Namun, rencana ini masih menunggu perubahan status bandara. Bandara IKN berstatus sebagai bandara VVIP atau bandara khusus dan masih menantikan Peraturan Presiden (Perpres) yang mengatur perubahan statusnya menjadi bandara komersial.
“Insya Allah tinggal nanti kita menunggu Perpresnya untuk berubah VVIP, bandara khusus menjadi bandara komersial,” kata Basuki.
Perubahan status tersebut menjadi salah satu tahapan penting agar Bandara IKN dapat melayani penerbangan komersial secara lebih luas.
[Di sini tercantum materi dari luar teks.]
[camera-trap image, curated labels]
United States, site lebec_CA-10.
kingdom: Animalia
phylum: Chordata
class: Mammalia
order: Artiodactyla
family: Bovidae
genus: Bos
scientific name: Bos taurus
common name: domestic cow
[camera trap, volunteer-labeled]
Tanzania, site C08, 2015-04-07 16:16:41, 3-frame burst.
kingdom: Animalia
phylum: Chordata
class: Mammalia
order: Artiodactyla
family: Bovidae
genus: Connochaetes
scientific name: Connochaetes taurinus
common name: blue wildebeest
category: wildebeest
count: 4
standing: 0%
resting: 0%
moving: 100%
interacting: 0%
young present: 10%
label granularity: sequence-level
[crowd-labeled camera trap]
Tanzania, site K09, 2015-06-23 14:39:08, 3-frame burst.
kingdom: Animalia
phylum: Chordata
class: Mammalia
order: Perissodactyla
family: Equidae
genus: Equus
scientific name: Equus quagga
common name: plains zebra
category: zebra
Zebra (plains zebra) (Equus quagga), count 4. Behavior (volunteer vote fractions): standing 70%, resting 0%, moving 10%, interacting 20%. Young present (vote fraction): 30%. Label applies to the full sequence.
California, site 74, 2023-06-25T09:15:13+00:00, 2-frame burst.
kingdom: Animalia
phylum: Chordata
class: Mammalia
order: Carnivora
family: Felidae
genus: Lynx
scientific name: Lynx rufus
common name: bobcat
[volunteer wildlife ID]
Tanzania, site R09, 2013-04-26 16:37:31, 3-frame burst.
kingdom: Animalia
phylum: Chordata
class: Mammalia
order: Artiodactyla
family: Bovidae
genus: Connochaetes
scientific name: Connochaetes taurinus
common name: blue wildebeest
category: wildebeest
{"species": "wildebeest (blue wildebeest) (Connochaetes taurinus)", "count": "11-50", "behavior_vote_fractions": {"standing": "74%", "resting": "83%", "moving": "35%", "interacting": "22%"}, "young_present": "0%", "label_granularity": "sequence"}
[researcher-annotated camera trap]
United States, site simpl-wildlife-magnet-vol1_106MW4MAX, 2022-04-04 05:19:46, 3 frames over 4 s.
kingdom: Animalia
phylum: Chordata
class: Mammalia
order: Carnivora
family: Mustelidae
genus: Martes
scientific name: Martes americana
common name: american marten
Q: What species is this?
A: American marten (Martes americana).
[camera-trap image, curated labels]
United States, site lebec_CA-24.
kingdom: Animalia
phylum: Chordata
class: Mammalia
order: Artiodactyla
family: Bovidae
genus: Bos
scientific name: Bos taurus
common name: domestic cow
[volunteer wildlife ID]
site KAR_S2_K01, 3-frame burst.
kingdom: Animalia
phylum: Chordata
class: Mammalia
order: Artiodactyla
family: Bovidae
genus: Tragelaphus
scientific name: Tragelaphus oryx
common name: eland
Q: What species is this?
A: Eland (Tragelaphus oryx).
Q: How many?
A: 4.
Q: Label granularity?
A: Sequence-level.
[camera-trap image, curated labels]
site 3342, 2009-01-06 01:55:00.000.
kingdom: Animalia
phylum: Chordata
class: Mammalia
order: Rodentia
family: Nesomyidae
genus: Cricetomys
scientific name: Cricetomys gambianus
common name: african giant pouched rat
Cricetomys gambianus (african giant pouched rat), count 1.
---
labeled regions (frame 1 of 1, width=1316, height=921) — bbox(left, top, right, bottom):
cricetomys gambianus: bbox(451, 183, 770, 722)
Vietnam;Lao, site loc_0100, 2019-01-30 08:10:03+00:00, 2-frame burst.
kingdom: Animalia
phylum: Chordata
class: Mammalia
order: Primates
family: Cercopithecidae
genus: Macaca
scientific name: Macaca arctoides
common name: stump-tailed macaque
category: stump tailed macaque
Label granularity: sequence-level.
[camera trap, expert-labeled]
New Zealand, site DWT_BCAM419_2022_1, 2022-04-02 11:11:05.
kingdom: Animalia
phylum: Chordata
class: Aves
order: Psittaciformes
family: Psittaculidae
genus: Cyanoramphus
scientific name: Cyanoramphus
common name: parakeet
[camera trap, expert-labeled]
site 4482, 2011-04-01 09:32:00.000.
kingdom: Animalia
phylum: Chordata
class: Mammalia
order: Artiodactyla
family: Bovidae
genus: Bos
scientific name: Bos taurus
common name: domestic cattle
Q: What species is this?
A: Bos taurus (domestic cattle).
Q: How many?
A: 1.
Setelah statusnya berubah, bandara ini berpeluang dikembangkan untuk mendukung berbagai rute penerbangan, termasuk penerbangan yang melayani jemaah haji dan umrah.
Jika rencana tersebut terealisasi, Bandara IKN berpotensi menjadi salah satu alternatif embarkasi haji dan umrah bagi jemaah dari Kalimantan serta sejumlah wilayah di Sulawesi. Keberadaan bandara dengan infrastruktur yang mendukung pesawat berbadan lebar juga dapat membuka peluang konektivitas penerbangan yang lebih luas menuju Tanah Suci.
Dengan demikian, rencana menjadikan Bandara IKN sebagai embarkasi haji dan umrah diharapkan dapat memberikan pilihan akses keberangkatan yang lebih dekat dan meningkatkan konektivitas jemaah dari kawasan Indonesia bagian tengah menuju Tanah Suci.